Input data:
-- Begin --

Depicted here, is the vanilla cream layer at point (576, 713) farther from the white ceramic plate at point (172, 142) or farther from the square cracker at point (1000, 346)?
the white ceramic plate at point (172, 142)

-- End --
-- Begin --

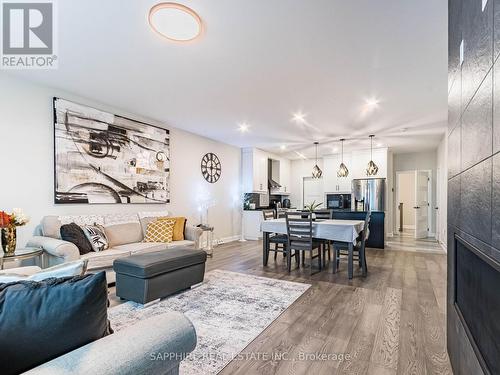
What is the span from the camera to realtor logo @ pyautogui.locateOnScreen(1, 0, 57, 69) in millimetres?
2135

-- End --
-- Begin --

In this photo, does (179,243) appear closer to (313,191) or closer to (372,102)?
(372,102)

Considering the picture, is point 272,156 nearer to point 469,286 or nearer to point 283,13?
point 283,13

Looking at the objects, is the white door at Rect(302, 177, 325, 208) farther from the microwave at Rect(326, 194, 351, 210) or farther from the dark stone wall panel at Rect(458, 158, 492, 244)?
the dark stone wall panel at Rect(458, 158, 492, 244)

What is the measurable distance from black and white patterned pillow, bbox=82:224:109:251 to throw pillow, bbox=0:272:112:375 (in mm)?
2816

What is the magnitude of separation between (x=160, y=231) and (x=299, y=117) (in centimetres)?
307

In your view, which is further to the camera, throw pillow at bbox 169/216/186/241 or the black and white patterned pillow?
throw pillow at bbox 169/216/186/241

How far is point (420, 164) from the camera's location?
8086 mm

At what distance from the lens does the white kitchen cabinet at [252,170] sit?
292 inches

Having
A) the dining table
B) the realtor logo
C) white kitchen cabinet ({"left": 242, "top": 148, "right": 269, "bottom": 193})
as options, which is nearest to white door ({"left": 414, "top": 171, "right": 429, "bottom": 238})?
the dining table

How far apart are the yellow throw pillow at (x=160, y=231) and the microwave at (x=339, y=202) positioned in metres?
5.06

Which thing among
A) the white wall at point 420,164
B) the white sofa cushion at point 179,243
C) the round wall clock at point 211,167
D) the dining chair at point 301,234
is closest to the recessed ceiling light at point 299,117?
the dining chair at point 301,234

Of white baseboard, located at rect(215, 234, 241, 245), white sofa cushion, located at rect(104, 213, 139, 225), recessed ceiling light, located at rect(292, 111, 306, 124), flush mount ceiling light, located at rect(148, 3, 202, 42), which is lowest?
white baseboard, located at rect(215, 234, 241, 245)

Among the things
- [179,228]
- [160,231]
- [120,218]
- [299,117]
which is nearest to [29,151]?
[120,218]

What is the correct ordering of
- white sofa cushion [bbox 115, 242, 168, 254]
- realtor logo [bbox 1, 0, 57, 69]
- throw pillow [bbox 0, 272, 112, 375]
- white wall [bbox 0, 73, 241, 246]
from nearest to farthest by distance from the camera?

-- End --

What needs to be done: Replace "white sofa cushion" with "sofa cushion" in everything from the line containing "Among the things" down to the line containing "from nearest to", and return only those lines with nothing else altered.

Result for this task:
Among the things
- [179,228]
- [160,231]
- [120,218]
- [299,117]
which is nearest to [29,151]?
[120,218]

What is the correct ordering of
- sofa cushion [bbox 115, 242, 168, 254]
- realtor logo [bbox 1, 0, 57, 69]
- throw pillow [bbox 0, 272, 112, 375]
- white wall [bbox 0, 73, 241, 246]
from nearest to farthest by distance from the camera?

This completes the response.